>>>

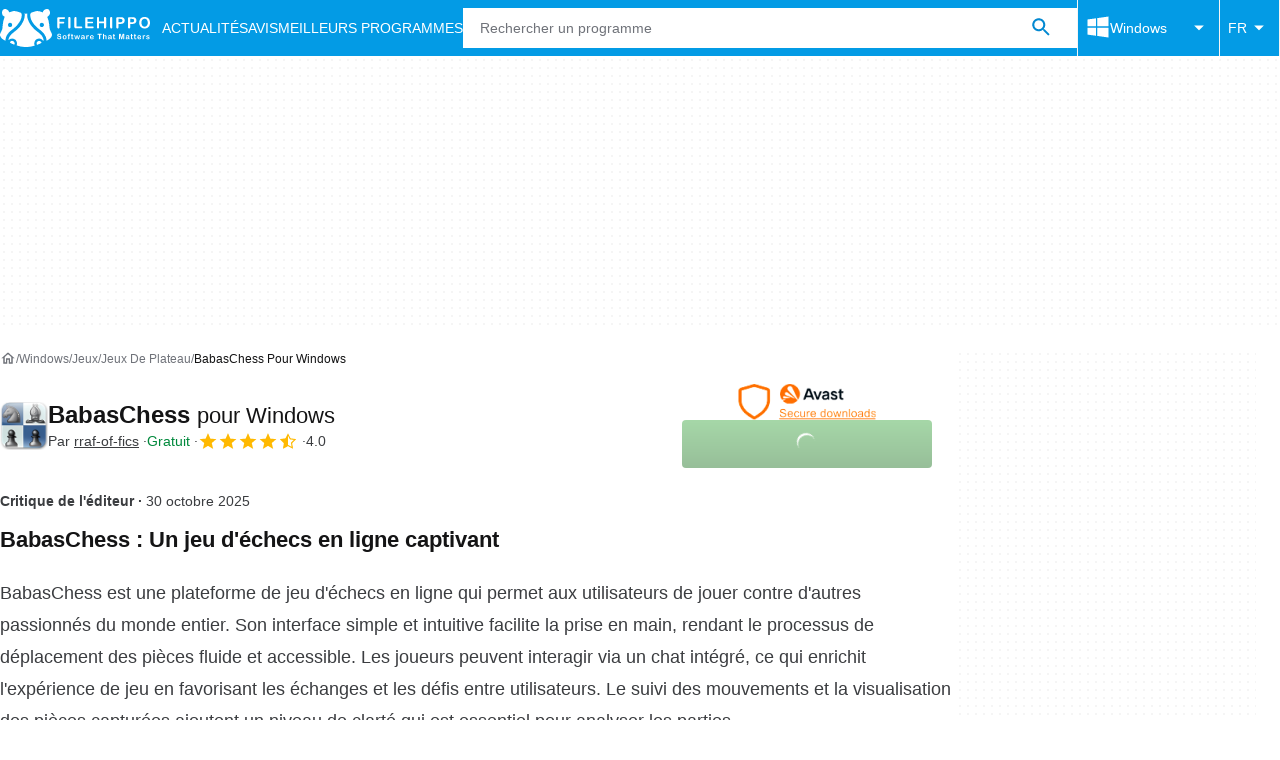

--- FILE ---
content_type: application/javascript; charset=utf-8
request_url: https://fundingchoicesmessages.google.com/f/AGSKWxXS_NqIr8oeG_JLAt3ajiDe7xnIrYM31dWXu2wG61f0_gzjKJLUfisGOqQ7k1RG1YBqVNtIbhctQUgWMHPT4_7qXGdnQSUvrwwSAMWV2m505GJEOnpv6EL_zzDz9vQ2sALaGzX-ospdl_9qzetaEdE1zfIlqr-tpbvqqmhBCPZzm-ImEEDgQOT64Gpf/_/ads/fb-/ads/post-/170x700.-ad/main./imgad.
body_size: -1287
content:
window['4bd33892-c94f-47cf-8918-f1db97497750'] = true;

--- FILE ---
content_type: application/javascript; charset=utf-8
request_url: https://fundingchoicesmessages.google.com/f/AGSKWxUua4aB5LDT2Hais-EgnO0mgitJKWK7Ev_OrgP5R0bjZyVCQFqACKaZZbH_IAOaqxJwUd_kqsHa66Ys1hQtbw7pMgDsk_V4fLNfTQvNkLGk_9YL5GDpHMWzP_J3s3vXoDsDDUVg_A==?fccs=W251bGwsbnVsbCxudWxsLG51bGwsbnVsbCxudWxsLFsxNzY3MTI1ODk5LDYyMDAwMDAwMF0sbnVsbCxudWxsLG51bGwsW251bGwsWzcsNl0sbnVsbCxudWxsLG51bGwsbnVsbCxudWxsLG51bGwsbnVsbCxudWxsLG51bGwsMV0sImh0dHBzOi8vZmlsZWhpcHBvLmNvbS9mci9kb3dubG9hZF9iYWJhc2NoZXNzLyIsbnVsbCxbWzgsInNDaE5INU9zYWswIl0sWzksImVuLVVTIl0sWzE2LCJbMSwxLDFdIl0sWzE5LCIyIl0sWzE3LCJbMF0iXSxbMjQsIiJdLFsyOSwiZmFsc2UiXV1d
body_size: 116
content:
if (typeof __googlefc.fcKernelManager.run === 'function') {"use strict";this.default_ContributorServingResponseClientJs=this.default_ContributorServingResponseClientJs||{};(function(_){var window=this;
try{
var jp=function(a){this.A=_.t(a)};_.u(jp,_.J);var kp=function(a){this.A=_.t(a)};_.u(kp,_.J);kp.prototype.getWhitelistStatus=function(){return _.F(this,2)};var lp=function(a){this.A=_.t(a)};_.u(lp,_.J);var mp=_.Zc(lp),np=function(a,b,c){this.B=a;this.j=_.A(b,jp,1);this.l=_.A(b,_.Jk,3);this.F=_.A(b,kp,4);a=this.B.location.hostname;this.D=_.Ag(this.j,2)&&_.O(this.j,2)!==""?_.O(this.j,2):a;a=new _.Lg(_.Kk(this.l));this.C=new _.Yg(_.q.document,this.D,a);this.console=null;this.o=new _.fp(this.B,c,a)};
np.prototype.run=function(){if(_.O(this.j,3)){var a=this.C,b=_.O(this.j,3),c=_.$g(a),d=new _.Rg;b=_.gg(d,1,b);c=_.D(c,1,b);_.dh(a,c)}else _.ah(this.C,"FCNEC");_.hp(this.o,_.A(this.l,_.Be,1),this.l.getDefaultConsentRevocationText(),this.l.getDefaultConsentRevocationCloseText(),this.l.getDefaultConsentRevocationAttestationText(),this.D);_.ip(this.o,_.F(this.F,1),this.F.getWhitelistStatus());var e;a=(e=this.B.googlefc)==null?void 0:e.__executeManualDeployment;a!==void 0&&typeof a==="function"&&_.Mo(this.o.G,
"manualDeploymentApi")};var op=function(){};op.prototype.run=function(a,b,c){var d;return _.v(function(e){d=mp(b);(new np(a,d,c)).run();return e.return({})})};_.Nk(7,new op);
}catch(e){_._DumpException(e)}
}).call(this,this.default_ContributorServingResponseClientJs);
// Google Inc.

//# sourceURL=/_/mss/boq-content-ads-contributor/_/js/k=boq-content-ads-contributor.ContributorServingResponseClientJs.en_US.sChNH5Osak0.es5.O/d=1/exm=ad_blocking_detection_executable,kernel_loader,loader_js_executable/ed=1/rs=AJlcJMz7a3Aoypzl3FteasZliPsUtk5MMw/m=cookie_refresh_executable
__googlefc.fcKernelManager.run('\x5b\x5b\x5b7,\x22\x5b\x5bnull,\\\x22filehippo.com\\\x22,\\\x22AKsRol_MdDofDsocVKhoQbaWjhZCdA17eSq1hsmg3SN_QzxUOMCpPUJMaIuNrNtv--Rh04uAb1AmJzeuoM09fpi5CdePlXHTV6O3tG2kCuEXEXljV527gijHUBMtsktp3Gjwz8VMwAGmBrp4RAPiuFiuHUut9a0U9Q\\\\u003d\\\\u003d\\\x22\x5d,null,\x5b\x5bnull,null,null,\\\x22https:\/\/fundingchoicesmessages.google.com\/f\/AGSKWxV8UQlWCFOhfZgwJA_77ISERHQThRX7Eu43BMqXwzYavB2CAuXZtBaqKH8255DbQ5nE13b2QlfbCZNMCJ4y2ZHx30w-xNU_1_ax9ns-kTr1l2LNHQ_T2cJzfpHKmjverx0ZfLV8hQ\\\\u003d\\\\u003d\\\x22\x5d,null,null,\x5bnull,null,null,\\\x22https:\/\/fundingchoicesmessages.google.com\/el\/AGSKWxXBL72CrfCmTipu417i0gb9sc5fHO_83OqQ4wv2g12wpsoHXyLeVP6skiuj4c6tkA8JHGQRpBgNNqMEu3sR3UUU9A4aTxlliTYSwJ4Lqv3hTyLZKX1U-MWlKl19GNZ29uZWzgUoXQ\\\\u003d\\\\u003d\\\x22\x5d,null,\x5bnull,\x5b7,6\x5d,null,null,null,null,null,null,null,null,null,1\x5d\x5d,\x5b3,1\x5d\x5d\x22\x5d\x5d,\x5bnull,null,null,\x22https:\/\/fundingchoicesmessages.google.com\/f\/AGSKWxUn1Fbf-fZU1Fijl5gDSLD8Wy1pxUPe6ysbjcSqfdrjBRbzV0HDXHHShafcIB6IEPgvNJyNx_xW1lq0CDYhW19zXBv2fd18H2fO2sRC8ucLSvKb9F9yvgFIGj8pDVC6I-OzQpeF4Q\\u003d\\u003d\x22\x5d\x5d');}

<<<

Your instructions:
Every line of the material is to be quoted exactly, with no pictures carried over.

Result:
--- FILE ---
content_type: application/javascript; charset=utf-8
request_url: https://fundingchoicesmessages.google.com/f/AGSKWxXS_NqIr8oeG_JLAt3ajiDe7xnIrYM31dWXu2wG61f0_gzjKJLUfisGOqQ7k1RG1YBqVNtIbhctQUgWMHPT4_7qXGdnQSUvrwwSAMWV2m505GJEOnpv6EL_zzDz9vQ2sALaGzX-ospdl_9qzetaEdE1zfIlqr-tpbvqqmhBCPZzm-ImEEDgQOT64Gpf/_/ads/fb-/ads/post-/170x700.-ad/main./imgad.
body_size: -1287
content:
window['4bd33892-c94f-47cf-8918-f1db97497750'] = true;

--- FILE ---
content_type: application/javascript; charset=utf-8
request_url: https://fundingchoicesmessages.google.com/f/AGSKWxUua4aB5LDT2Hais-EgnO0mgitJKWK7Ev_OrgP5R0bjZyVCQFqACKaZZbH_IAOaqxJwUd_kqsHa66Ys1hQtbw7pMgDsk_V4fLNfTQvNkLGk_9YL5GDpHMWzP_J3s3vXoDsDDUVg_A==?fccs=W251bGwsbnVsbCxudWxsLG51bGwsbnVsbCxudWxsLFsxNzY3MTI1ODk5LDYyMDAwMDAwMF0sbnVsbCxudWxsLG51bGwsW251bGwsWzcsNl0sbnVsbCxudWxsLG51bGwsbnVsbCxudWxsLG51bGwsbnVsbCxudWxsLG51bGwsMV0sImh0dHBzOi8vZmlsZWhpcHBvLmNvbS9mci9kb3dubG9hZF9iYWJhc2NoZXNzLyIsbnVsbCxbWzgsInNDaE5INU9zYWswIl0sWzksImVuLVVTIl0sWzE2LCJbMSwxLDFdIl0sWzE5LCIyIl0sWzE3LCJbMF0iXSxbMjQsIiJdLFsyOSwiZmFsc2UiXV1d
body_size: 116
content:
if (typeof __googlefc.fcKernelManager.run === 'function') {"use strict";this.default_ContributorServingResponseClientJs=this.default_ContributorServingResponseClientJs||{};(function(_){var window=this;
try{
var jp=function(a){this.A=_.t(a)};_.u(jp,_.J);var kp=function(a){this.A=_.t(a)};_.u(kp,_.J);kp.prototype.getWhitelistStatus=function(){return _.F(this,2)};var lp=function(a){this.A=_.t(a)};_.u(lp,_.J);var mp=_.Zc(lp),np=function(a,b,c){this.B=a;this.j=_.A(b,jp,1);this.l=_.A(b,_.Jk,3);this.F=_.A(b,kp,4);a=this.B.location.hostname;this.D=_.Ag(this.j,2)&&_.O(this.j,2)!==""?_.O(this.j,2):a;a=new _.Lg(_.Kk(this.l));this.C=new _.Yg(_.q.document,this.D,a);this.console=null;this.o=new _.fp(this.B,c,a)};
np.prototype.run=function(){if(_.O(this.j,3)){var a=this.C,b=_.O(this.j,3),c=_.$g(a),d=new _.Rg;b=_.gg(d,1,b);c=_.D(c,1,b);_.dh(a,c)}else _.ah(this.C,"FCNEC");_.hp(this.o,_.A(this.l,_.Be,1),this.l.getDefaultConsentRevocationText(),this.l.getDefaultConsentRevocationCloseText(),this.l.getDefaultConsentRevocationAttestationText(),this.D);_.ip(this.o,_.F(this.F,1),this.F.getWhitelistStatus());var e;a=(e=this.B.googlefc)==null?void 0:e.__executeManualDeployment;a!==void 0&&typeof a==="function"&&_.Mo(this.o.G,
"manualDeploymentApi")};var op=function(){};op.prototype.run=function(a,b,c){var d;return _.v(function(e){d=mp(b);(new np(a,d,c)).run();return e.return({})})};_.Nk(7,new op);
}catch(e){_._DumpException(e)}
}).call(this,this.default_ContributorServingResponseClientJs);
// Google Inc.

//# sourceURL=/_/mss/boq-content-ads-contributor/_/js/k=boq-content-ads-contributor.ContributorServingResponseClientJs.en_US.sChNH5Osak0.es5.O/d=1/exm=ad_blocking_detection_executable,kernel_loader,loader_js_executable/ed=1/rs=AJlcJMz7a3Aoypzl3FteasZliPsUtk5MMw/m=cookie_refresh_executable
__googlefc.fcKernelManager.run('\x5b\x5b\x5b7,\x22\x5b\x5bnull,\\\x22filehippo.com\\\x22,\\\x22AKsRol_MdDofDsocVKhoQbaWjhZCdA17eSq1hsmg3SN_QzxUOMCpPUJMaIuNrNtv--Rh04uAb1AmJzeuoM09fpi5CdePlXHTV6O3tG2kCuEXEXljV527gijHUBMtsktp3Gjwz8VMwAGmBrp4RAPiuFiuHUut9a0U9Q\\\\u003d\\\\u003d\\\x22\x5d,null,\x5b\x5bnull,null,null,\\\x22https:\/\/fundingchoicesmessages.google.com\/f\/AGSKWxV8UQlWCFOhfZgwJA_77ISERHQThRX7Eu43BMqXwzYavB2CAuXZtBaqKH8255DbQ5nE13b2QlfbCZNMCJ4y2ZHx30w-xNU_1_ax9ns-kTr1l2LNHQ_T2cJzfpHKmjverx0ZfLV8hQ\\\\u003d\\\\u003d\\\x22\x5d,null,null,\x5bnull,null,null,\\\x22https:\/\/fundingchoicesmessages.google.com\/el\/AGSKWxXBL72CrfCmTipu417i0gb9sc5fHO_83OqQ4wv2g12wpsoHXyLeVP6skiuj4c6tkA8JHGQRpBgNNqMEu3sR3UUU9A4aTxlliTYSwJ4Lqv3hTyLZKX1U-MWlKl19GNZ29uZWzgUoXQ\\\\u003d\\\\u003d\\\x22\x5d,null,\x5bnull,\x5b7,6\x5d,null,null,null,null,null,null,null,null,null,1\x5d\x5d,\x5b3,1\x5d\x5d\x22\x5d\x5d,\x5bnull,null,null,\x22https:\/\/fundingchoicesmessages.google.com\/f\/AGSKWxUn1Fbf-fZU1Fijl5gDSLD8Wy1pxUPe6ysbjcSqfdrjBRbzV0HDXHHShafcIB6IEPgvNJyNx_xW1lq0CDYhW19zXBv2fd18H2fO2sRC8ucLSvKb9F9yvgFIGj8pDVC6I-OzQpeF4Q\\u003d\\u003d\x22\x5d\x5d');}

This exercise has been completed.